_WRITTEN TASK_
In the records below, swap "food truck" for "delivery van" and keep everything else the same.

━━━━━ RECORDED DATA ━━━━━

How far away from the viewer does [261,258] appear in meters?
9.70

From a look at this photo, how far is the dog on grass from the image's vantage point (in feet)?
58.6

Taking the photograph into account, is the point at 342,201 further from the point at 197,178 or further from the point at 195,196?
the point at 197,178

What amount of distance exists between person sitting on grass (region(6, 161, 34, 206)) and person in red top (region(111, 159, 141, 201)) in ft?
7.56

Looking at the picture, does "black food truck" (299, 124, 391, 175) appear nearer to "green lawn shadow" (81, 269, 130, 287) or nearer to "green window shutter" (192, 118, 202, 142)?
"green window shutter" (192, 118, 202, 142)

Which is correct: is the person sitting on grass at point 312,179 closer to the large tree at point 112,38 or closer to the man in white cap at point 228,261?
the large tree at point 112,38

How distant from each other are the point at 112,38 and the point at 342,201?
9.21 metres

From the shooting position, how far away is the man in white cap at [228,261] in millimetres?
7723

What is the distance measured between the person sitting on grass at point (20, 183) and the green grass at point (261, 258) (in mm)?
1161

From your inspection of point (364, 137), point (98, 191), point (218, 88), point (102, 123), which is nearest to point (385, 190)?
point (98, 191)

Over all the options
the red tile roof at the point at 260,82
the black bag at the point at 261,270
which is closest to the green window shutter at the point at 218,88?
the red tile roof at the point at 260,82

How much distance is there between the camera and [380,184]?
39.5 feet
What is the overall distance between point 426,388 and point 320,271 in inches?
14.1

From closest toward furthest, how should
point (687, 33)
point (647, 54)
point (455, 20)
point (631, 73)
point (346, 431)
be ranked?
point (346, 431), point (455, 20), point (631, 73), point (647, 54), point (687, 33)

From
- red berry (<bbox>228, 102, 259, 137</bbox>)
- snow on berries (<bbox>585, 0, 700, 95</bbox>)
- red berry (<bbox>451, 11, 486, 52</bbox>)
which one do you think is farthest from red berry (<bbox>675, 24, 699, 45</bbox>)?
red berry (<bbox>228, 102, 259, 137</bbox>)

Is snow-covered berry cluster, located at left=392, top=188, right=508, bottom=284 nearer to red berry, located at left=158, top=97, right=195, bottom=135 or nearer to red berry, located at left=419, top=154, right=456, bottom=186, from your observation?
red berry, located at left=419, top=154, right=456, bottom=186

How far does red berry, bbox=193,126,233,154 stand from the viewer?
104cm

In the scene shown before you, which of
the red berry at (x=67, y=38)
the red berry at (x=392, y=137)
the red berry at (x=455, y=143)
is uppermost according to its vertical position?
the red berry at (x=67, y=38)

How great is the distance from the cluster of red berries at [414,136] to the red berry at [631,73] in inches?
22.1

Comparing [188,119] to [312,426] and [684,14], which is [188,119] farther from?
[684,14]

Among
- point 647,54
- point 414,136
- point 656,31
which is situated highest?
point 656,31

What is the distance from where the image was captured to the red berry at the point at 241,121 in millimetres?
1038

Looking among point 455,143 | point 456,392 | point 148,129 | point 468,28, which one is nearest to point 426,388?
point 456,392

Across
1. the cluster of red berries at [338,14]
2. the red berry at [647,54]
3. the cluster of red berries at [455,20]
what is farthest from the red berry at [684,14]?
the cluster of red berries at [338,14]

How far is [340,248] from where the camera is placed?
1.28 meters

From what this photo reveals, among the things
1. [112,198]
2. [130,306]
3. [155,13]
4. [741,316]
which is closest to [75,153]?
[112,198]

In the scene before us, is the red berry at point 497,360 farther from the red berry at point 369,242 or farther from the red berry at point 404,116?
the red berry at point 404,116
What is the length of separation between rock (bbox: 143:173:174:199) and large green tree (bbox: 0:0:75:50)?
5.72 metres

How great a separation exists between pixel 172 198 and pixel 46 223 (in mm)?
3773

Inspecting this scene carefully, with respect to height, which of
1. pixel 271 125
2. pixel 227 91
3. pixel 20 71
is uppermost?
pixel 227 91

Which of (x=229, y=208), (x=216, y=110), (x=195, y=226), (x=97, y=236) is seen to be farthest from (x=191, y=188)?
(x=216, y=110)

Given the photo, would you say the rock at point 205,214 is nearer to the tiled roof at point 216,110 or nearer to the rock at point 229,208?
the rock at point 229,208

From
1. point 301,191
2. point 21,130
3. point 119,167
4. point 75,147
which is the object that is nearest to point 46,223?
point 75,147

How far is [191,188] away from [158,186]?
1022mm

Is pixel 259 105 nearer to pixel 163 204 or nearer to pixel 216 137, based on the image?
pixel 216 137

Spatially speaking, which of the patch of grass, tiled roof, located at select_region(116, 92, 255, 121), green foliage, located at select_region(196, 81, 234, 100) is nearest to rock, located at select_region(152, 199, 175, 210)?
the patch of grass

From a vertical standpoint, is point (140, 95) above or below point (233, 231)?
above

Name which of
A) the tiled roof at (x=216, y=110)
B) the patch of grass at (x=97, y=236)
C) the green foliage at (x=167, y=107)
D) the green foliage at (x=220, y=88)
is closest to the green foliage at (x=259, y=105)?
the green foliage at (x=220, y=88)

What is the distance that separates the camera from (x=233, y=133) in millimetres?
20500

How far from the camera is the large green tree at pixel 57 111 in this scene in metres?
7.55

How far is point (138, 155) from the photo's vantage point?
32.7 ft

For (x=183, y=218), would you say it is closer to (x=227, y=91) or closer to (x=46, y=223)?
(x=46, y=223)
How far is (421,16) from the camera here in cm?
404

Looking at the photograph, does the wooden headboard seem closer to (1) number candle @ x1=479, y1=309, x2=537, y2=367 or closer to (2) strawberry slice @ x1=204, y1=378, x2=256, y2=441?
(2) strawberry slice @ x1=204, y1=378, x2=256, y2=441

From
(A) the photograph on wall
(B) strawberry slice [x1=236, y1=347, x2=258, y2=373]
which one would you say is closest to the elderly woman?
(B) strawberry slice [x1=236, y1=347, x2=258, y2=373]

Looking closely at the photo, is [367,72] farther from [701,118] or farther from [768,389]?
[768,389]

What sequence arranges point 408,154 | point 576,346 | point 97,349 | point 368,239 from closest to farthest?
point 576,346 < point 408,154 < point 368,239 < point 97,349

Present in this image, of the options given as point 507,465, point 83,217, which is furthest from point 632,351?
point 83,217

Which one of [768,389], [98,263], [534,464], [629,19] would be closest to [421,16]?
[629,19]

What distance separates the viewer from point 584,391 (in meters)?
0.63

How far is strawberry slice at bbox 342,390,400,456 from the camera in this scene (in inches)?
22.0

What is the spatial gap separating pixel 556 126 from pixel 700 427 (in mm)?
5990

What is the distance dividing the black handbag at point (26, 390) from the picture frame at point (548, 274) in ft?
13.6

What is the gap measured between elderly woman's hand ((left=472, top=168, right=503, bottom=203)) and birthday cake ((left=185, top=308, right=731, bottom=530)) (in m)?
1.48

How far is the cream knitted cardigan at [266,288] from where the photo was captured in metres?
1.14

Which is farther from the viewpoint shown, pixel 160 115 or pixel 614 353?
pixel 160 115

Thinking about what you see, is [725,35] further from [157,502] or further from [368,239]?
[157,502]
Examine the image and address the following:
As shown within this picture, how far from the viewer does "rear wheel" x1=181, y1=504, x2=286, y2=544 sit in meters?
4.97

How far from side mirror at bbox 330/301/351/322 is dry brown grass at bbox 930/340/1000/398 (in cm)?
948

━━━━━

_WRITTEN ANSWER_
How far away from the viewer does [261,258] appear in meters?
9.70

From a look at this photo, how far is the dog on grass from the image's vantage point (in feet)?
58.6

Taking the photograph into account, is the point at 342,201 further from the point at 197,178 or further from the point at 195,196?
the point at 197,178

What amount of distance exists between person sitting on grass (region(6, 161, 34, 206)) and person in red top (region(111, 159, 141, 201)) in ft?
7.56

Looking at the picture, does "black delivery van" (299, 124, 391, 175) appear nearer to "green lawn shadow" (81, 269, 130, 287) or nearer to "green window shutter" (192, 118, 202, 142)?
"green window shutter" (192, 118, 202, 142)

Which is correct: is the person sitting on grass at point 312,179 closer to the large tree at point 112,38 or closer to the man in white cap at point 228,261?
the large tree at point 112,38

How distant from each other are the point at 112,38 and the point at 342,201?
9.21 metres

From the shooting position, how far away is the man in white cap at [228,261] in millimetres?
7723

What is the distance measured between the person sitting on grass at point (20, 183) and the green grass at point (261, 258) (in mm)?
1161

From your inspection of point (364, 137), point (98, 191), point (218, 88), point (102, 123), which is nearest to point (385, 190)?
point (98, 191)

Over all the options
the red tile roof at the point at 260,82
the black bag at the point at 261,270
which is closest to the green window shutter at the point at 218,88?
the red tile roof at the point at 260,82

How much distance is there between the camera and [380,184]?
39.5 feet
What is the overall distance between point 426,388 and point 320,271 in inches?
14.1

From closest toward furthest, how should
point (687, 33)
point (647, 54)
point (455, 20)
point (631, 73)
point (346, 431)
be ranked?
point (346, 431), point (455, 20), point (631, 73), point (647, 54), point (687, 33)

From
- red berry (<bbox>228, 102, 259, 137</bbox>)
- snow on berries (<bbox>585, 0, 700, 95</bbox>)
- red berry (<bbox>451, 11, 486, 52</bbox>)
which one do you think is farthest from red berry (<bbox>675, 24, 699, 45</bbox>)?
red berry (<bbox>228, 102, 259, 137</bbox>)

Is snow-covered berry cluster, located at left=392, top=188, right=508, bottom=284 nearer to red berry, located at left=158, top=97, right=195, bottom=135 or nearer to red berry, located at left=419, top=154, right=456, bottom=186, from your observation?
red berry, located at left=419, top=154, right=456, bottom=186

How far does red berry, bbox=193,126,233,154 stand from the viewer?
104cm

In the scene shown before you, which of
the red berry at (x=67, y=38)
the red berry at (x=392, y=137)
the red berry at (x=455, y=143)
is uppermost according to its vertical position?
the red berry at (x=67, y=38)

How great is the distance from the cluster of red berries at [414,136] to the red berry at [631,73] in inches?
22.1

Comparing [188,119] to [312,426] and [684,14], which is [188,119] farther from?
[684,14]

Among
- point 647,54
- point 414,136
- point 656,31
which is situated highest?
point 656,31

What is the distance from where the image was captured to the red berry at the point at 241,121 in millimetres?
1038

Looking among point 455,143 | point 456,392 | point 148,129 | point 468,28, which one is nearest to point 426,388?
point 456,392

Across
1. the cluster of red berries at [338,14]
2. the red berry at [647,54]
3. the cluster of red berries at [455,20]
what is farthest from the red berry at [684,14]?
the cluster of red berries at [338,14]

How far is [340,248] from where the camera is placed?
1.28 meters

From what this photo reveals, among the things
1. [112,198]
2. [130,306]
3. [155,13]
4. [741,316]
which is closest to [75,153]?
[112,198]

In the scene before us, is the red berry at point 497,360 farther from the red berry at point 369,242 or farther from the red berry at point 404,116?
the red berry at point 404,116
What is the length of separation between rock (bbox: 143:173:174:199) and large green tree (bbox: 0:0:75:50)?
5.72 metres

How great a separation exists between pixel 172 198 and pixel 46 223 (in mm)?
3773

Inspecting this scene carefully, with respect to height, which of
1. pixel 271 125
2. pixel 227 91
3. pixel 20 71
is uppermost?
pixel 227 91

Which of (x=229, y=208), (x=216, y=110), (x=195, y=226), (x=97, y=236) is seen to be farthest from (x=191, y=188)?
(x=216, y=110)

Given the photo, would you say the rock at point 205,214 is nearer to the tiled roof at point 216,110 or nearer to the rock at point 229,208?
the rock at point 229,208

From
1. point 301,191
2. point 21,130
3. point 119,167
4. point 75,147
which is the object that is nearest to point 46,223?
point 75,147

How far is [191,188] away from [158,186]?
1022mm

Is pixel 259 105 nearer to pixel 163 204 or nearer to pixel 216 137, based on the image?
pixel 216 137

Spatially speaking, which of the patch of grass, tiled roof, located at select_region(116, 92, 255, 121), green foliage, located at select_region(196, 81, 234, 100) is nearest to rock, located at select_region(152, 199, 175, 210)?
the patch of grass

From a vertical standpoint, is point (140, 95) above or below point (233, 231)?
above

Name which of
A) the tiled roof at (x=216, y=110)
B) the patch of grass at (x=97, y=236)
C) the green foliage at (x=167, y=107)
D) the green foliage at (x=220, y=88)
is closest to the green foliage at (x=259, y=105)?
the green foliage at (x=220, y=88)

What is the distance that separates the camera from (x=233, y=133) in millimetres?
20500

How far from the camera is the large green tree at pixel 57 111 in this scene in metres?
7.55

How far is point (138, 155) from the photo's vantage point?
32.7 ft

For (x=183, y=218), would you say it is closer to (x=227, y=91) or closer to (x=46, y=223)?
(x=46, y=223)
How far is (421,16) from the camera here in cm?
404

Looking at the photograph, does the wooden headboard seem closer to (1) number candle @ x1=479, y1=309, x2=537, y2=367 or closer to (2) strawberry slice @ x1=204, y1=378, x2=256, y2=441?
(2) strawberry slice @ x1=204, y1=378, x2=256, y2=441

From
(A) the photograph on wall
(B) strawberry slice [x1=236, y1=347, x2=258, y2=373]
which one would you say is closest to the elderly woman?
(B) strawberry slice [x1=236, y1=347, x2=258, y2=373]

Looking closely at the photo, is [367,72] farther from [701,118] or farther from [768,389]?
[768,389]

What sequence arranges point 408,154 | point 576,346 | point 97,349 | point 368,239 from closest to farthest?
point 576,346 < point 408,154 < point 368,239 < point 97,349

Present in this image, of the options given as point 507,465, point 83,217, which is furthest from point 632,351?
point 83,217

Which one of [768,389], [98,263], [534,464], [629,19] would be closest to [421,16]?
[629,19]

What distance separates the viewer from point 584,391 (in meters)?
0.63

How far is strawberry slice at bbox 342,390,400,456 from the camera in this scene (in inches)?
22.0

What is the spatial gap separating pixel 556 126 from pixel 700 427 (in mm)?
5990

What is the distance dividing the black handbag at point (26, 390) from the picture frame at point (548, 274) in ft?
13.6

What is the gap measured between elderly woman's hand ((left=472, top=168, right=503, bottom=203)) and birthday cake ((left=185, top=308, right=731, bottom=530)) (in m)?
1.48

How far is the cream knitted cardigan at [266,288] from where the photo was captured in metres?
1.14

Which is farther from the viewpoint shown, pixel 160 115 or pixel 614 353?
pixel 160 115

Thinking about what you see, is [725,35] further from [157,502] or further from [368,239]?
[157,502]
Examine the image and address the following:
As shown within this picture, how far from the viewer does "rear wheel" x1=181, y1=504, x2=286, y2=544 sit in meters?
4.97

How far from side mirror at bbox 330/301/351/322 is dry brown grass at bbox 930/340/1000/398 (in cm)?
948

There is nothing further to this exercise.